Michel Munger
Argent
Le géant des communications Rogers (RCI.B) ferme huit sites Web, dont plusieurs rattachés au portail Branchez-Vous, abolissant une vingtaine d'emplois.
Chez Branchez-Vous, les marques touchées sont Info Matin, Info Techno et Showbizz.net. Les sites Sweetspot.ca et Canadian Parents font aussi partie des compressions.
Les sites Web disparaissent parce que leur contenu ne peut pas s'intégrer suffisamment au reste du groupe, explique Manon Leduc, porte-parole de Rogers Media.
«Malheureusement, les sites qui sont des joueurs solitaires ne font plus partie de la stratégie, précise-t-elle. Rogers veut concentrer son attention sur le multiplateformes et l'intégration, avec les marques existantes.»
Rogers n'abandonne toutefois pas complètement BV Media, maison-mère de Branchez-Vous acquise pour 25 M$ en 2010. Elle conserve son réseau, ses actifs et son effectif de ventes.
Si l'on relit l'annonce faite en 2010, Rogers indiquait que «BV Media possède une vaste gamme de solutions publicitaires que nous intégrerons à notre actuel éventail de produits touchant les médias numériques».
«La décision ne nous empêche pas d'investir au Québec», assure toutefois Manon Leduc.
Mme Leduc affirme que l'entreprise tentera d'offrir de nouveaux postes à la vingtaine de personnes touchées. «Ce sont des employés extraordinaires et nous cherchons à les replacer.»
D'autre part, les sites de Branchez-Vous avaient recours à plusieurs rédacteurs pigistes qui voient un autre débouché disparaître.
Peu rentable
La diffusion de contenu sur Internet est une activité difficile pour tout le monde, soutient Daniel Giroux, secrétaire général du Centre d'étude des médias de l'Université Laval.
«La publicité ne se vend pas de la même manière que chez les médias classiques, rappelle-t-il.
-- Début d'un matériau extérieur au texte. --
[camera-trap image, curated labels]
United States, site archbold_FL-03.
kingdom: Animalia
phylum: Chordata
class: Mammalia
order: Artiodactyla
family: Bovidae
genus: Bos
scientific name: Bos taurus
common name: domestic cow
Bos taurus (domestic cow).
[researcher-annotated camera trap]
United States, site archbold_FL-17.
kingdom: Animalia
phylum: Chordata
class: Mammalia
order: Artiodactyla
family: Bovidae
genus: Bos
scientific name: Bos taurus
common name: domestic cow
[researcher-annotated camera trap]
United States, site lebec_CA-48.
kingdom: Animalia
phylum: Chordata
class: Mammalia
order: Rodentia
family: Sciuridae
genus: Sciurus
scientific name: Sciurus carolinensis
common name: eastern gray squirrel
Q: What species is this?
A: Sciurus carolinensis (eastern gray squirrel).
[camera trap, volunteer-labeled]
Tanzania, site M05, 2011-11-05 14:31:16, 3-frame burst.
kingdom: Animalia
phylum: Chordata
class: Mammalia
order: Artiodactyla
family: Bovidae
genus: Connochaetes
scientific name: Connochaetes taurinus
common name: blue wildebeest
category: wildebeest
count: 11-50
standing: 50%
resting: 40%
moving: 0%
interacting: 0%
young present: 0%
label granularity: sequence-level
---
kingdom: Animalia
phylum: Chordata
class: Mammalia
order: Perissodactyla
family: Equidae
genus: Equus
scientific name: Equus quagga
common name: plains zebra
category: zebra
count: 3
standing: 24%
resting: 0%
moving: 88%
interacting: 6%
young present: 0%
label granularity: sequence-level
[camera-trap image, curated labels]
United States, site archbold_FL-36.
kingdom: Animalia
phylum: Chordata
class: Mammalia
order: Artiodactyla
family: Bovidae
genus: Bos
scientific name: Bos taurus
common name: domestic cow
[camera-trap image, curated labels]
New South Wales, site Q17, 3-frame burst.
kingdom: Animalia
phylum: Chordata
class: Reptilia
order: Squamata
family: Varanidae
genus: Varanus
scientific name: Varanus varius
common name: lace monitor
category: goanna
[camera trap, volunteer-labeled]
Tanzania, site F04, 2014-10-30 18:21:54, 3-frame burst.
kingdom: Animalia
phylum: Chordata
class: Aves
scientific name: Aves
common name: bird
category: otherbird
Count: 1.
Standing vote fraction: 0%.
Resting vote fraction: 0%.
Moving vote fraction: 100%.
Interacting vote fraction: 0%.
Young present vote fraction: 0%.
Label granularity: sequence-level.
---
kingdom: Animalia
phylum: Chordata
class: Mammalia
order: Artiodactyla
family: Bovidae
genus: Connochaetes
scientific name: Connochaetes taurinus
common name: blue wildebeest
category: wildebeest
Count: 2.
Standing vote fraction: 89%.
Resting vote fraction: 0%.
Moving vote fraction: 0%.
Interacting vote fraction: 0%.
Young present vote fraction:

Le commanditaire paie seulement pour les pages vues. D'autre part, un média spécialisé est intéressant pour le lecteur, mais il est difficile de trouver des annonceurs si le public visé est trop restreint.»
De plus, M. Giroux indique que la division Rogers Media est difficile à rentabiliser pour le géant des télécoms. «Un grand média peut s'appuyer sur des journalistes qui font aussi autre chose, comme de l'imprimé ou de la télé. Ils peuvent se permettre d'attendre qu'un site fasse ses frais.»
Le ton a changé sur Internet, qui était vu comme un eldorado dans les années 1990, signale l'analyste Claude Thibodeau. «Le buzz a déjà été dans la création de portails mais ce n'est pas encore l'avenir. La Presse peut faire vivre Cyberpresse mais l'inverse n'est pas vrai.»
La diversification à outrance des groupes de médias n'a pas été un succès non plus, ajoute-t-il. «Par exemple, Cogeco a déjà été dans l'édition et la télévision mais aujourd'hui, elle se limite au câble et à la radio, ciblant ce qu'elle fait de mieux.»
Selon M. Thibodeau, les géants intégrés gèrent avec l'œil sur la rentabilité... et l'assouplissement attendu des règles de propriété pour les médias par le gouvernement fédéral.
«Je suis convaincu que plusieurs entreprises, dont Rogers, font le ménage en se disant qu'elles auront peut-être des courtisans qui exigeront de l'ordre dans les activités», conclut-il.